━━ MATERIAL FOR THIS TASK

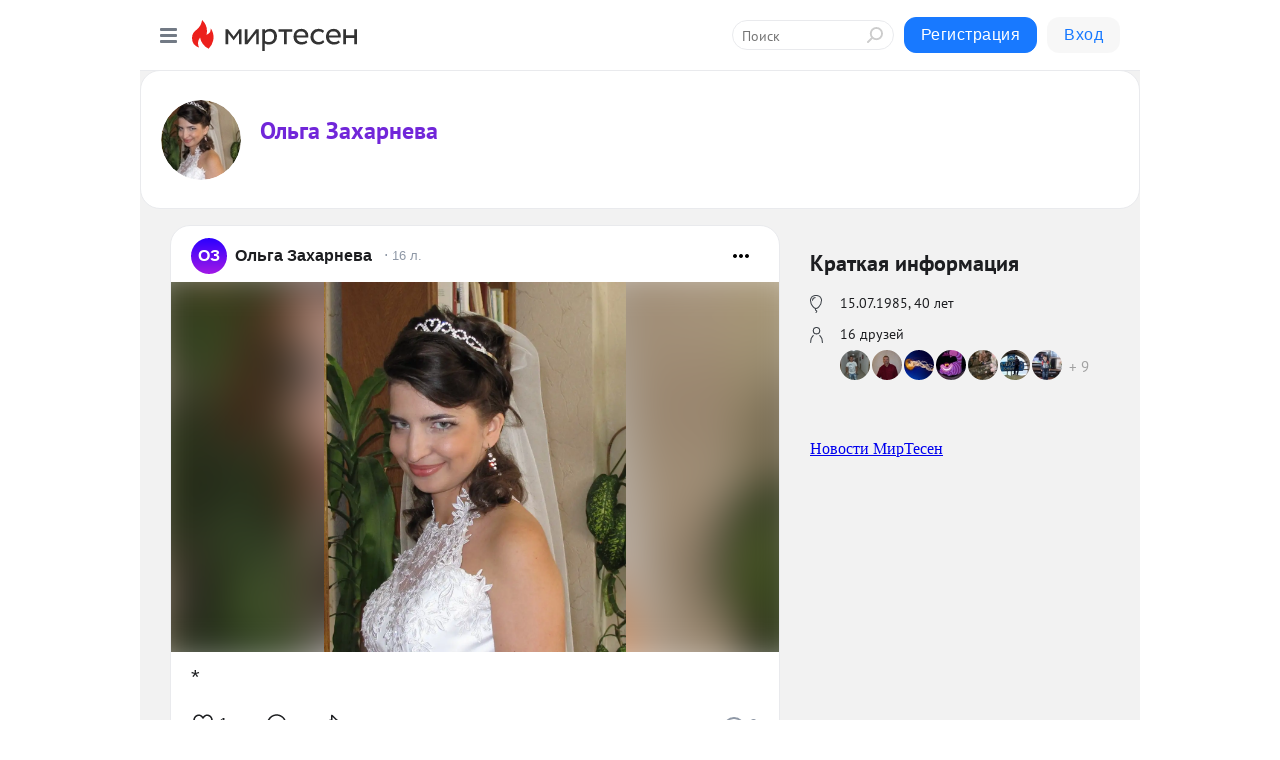

--- FILE ---
content_type: image/svg+xml
request_url: https://static.mtml.ru/images/icons_v2/IconNews.svg
body_size: 1044
content:
<svg width="16" height="14" viewBox="0 0 16 14" fill="none" xmlns="http://www.w3.org/2000/svg">
<path d="M12.0101 11.5454L12.0092 10.5858L12.0051 6.26756L12.0011 1.98968C12.0006 1.4374 11.5525 0.990104 11.0002 0.990622L2 0.999062C1.44772 0.99958 1.00042 1.44771 1.00094 2L1.01031 11.9952C1.01083 12.5474 1.45896 12.9947 2.01125 12.9942L13.3864 12.9836" stroke="black" stroke-linecap="round" stroke-linejoin="round"/>
<path d="M15.0056 11.4242L15.0033 8.98268C15.0028 8.4304 14.5547 7.9831 14.0024 7.98362L12.4818 7.98505" stroke="black" stroke-linejoin="round"/>
<line x1="0.5" y1="-0.5" x2="7.5" y2="-0.5" transform="matrix(1 0.000460674 -0.000255642 1 2.49228 4.48889)" stroke="black" stroke-linecap="round"/>
<line x1="0.5" y1="-0.5" x2="4.5" y2="-0.5" transform="matrix(1 7.73656e-05 7.14698e-05 1 2.49228 7.48889)" stroke="black" stroke-linecap="round"/>
<line x1="0.5" y1="-0.5" x2="6.50001" y2="-0.5" transform="matrix(1 0.000661273 -0.000426832 1 2.49228 10.4889)" stroke="black" stroke-linecap="round"/>
<path d="M15.0044 11.4189C15.0052 12.2822 14.3352 12.9826 13.5078 12.9834C12.6805 12.9842 12.0092 12.285 12.0084 11.4218" stroke="black"/>
</svg>
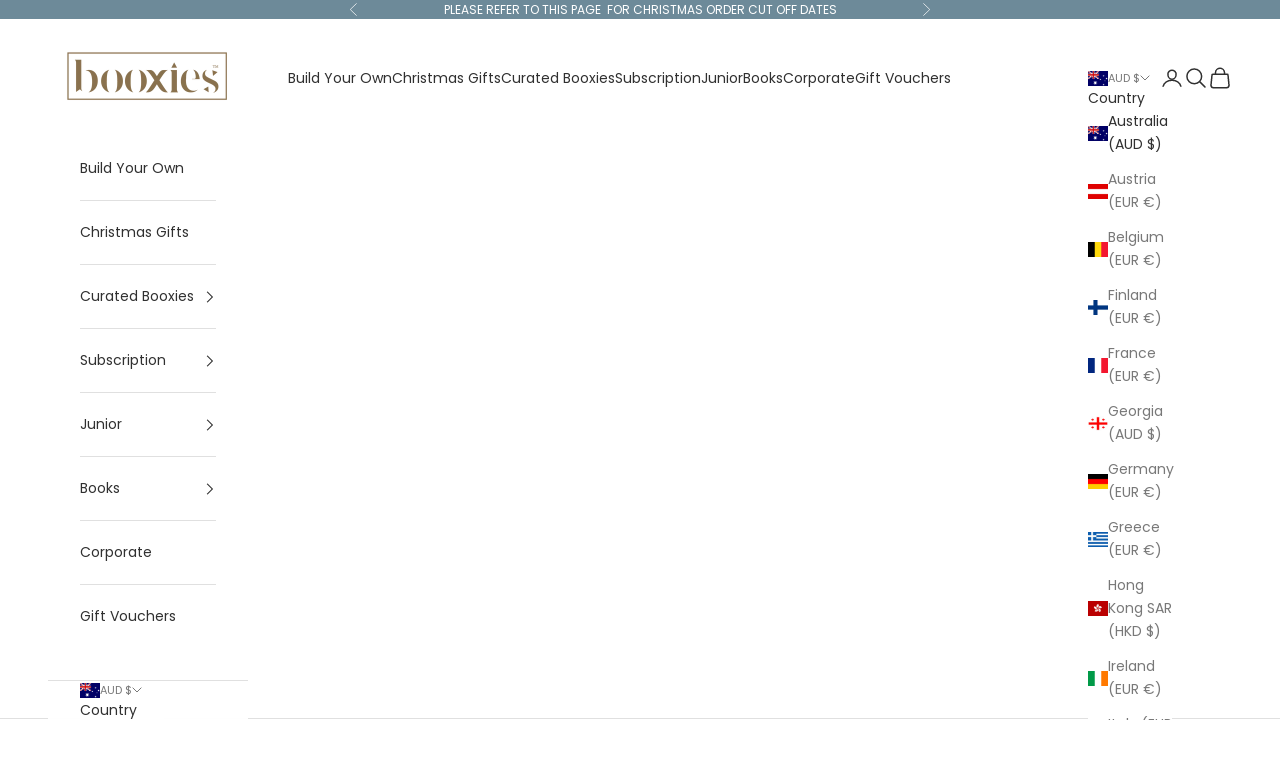

--- FILE ---
content_type: application/x-javascript
request_url: https://app.sealsubscriptions.com/shopify/public/status/shop/booxies-com-au.myshopify.com.js?1766065787
body_size: -122
content:
var sealsubscriptions_settings_updated='1766025068c';

--- FILE ---
content_type: application/x-javascript
request_url: https://app.sealsubscriptions.com/shopify/public/status/shop/booxies-com-au.myshopify.com.js?1766065793
body_size: -351
content:
var sealsubscriptions_settings_updated='1766025068c';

━━━━

WORK ITEM:
The lines to return are those in the entries above that include "shop".

TASK OUTPUT:
request_url: https://app.sealsubscriptions.com/shopify/public/status/shop/booxies-com-au.myshopify.com.js?1766065787
request_url: https://app.sealsubscriptions.com/shopify/public/status/shop/booxies-com-au.myshopify.com.js?1766065793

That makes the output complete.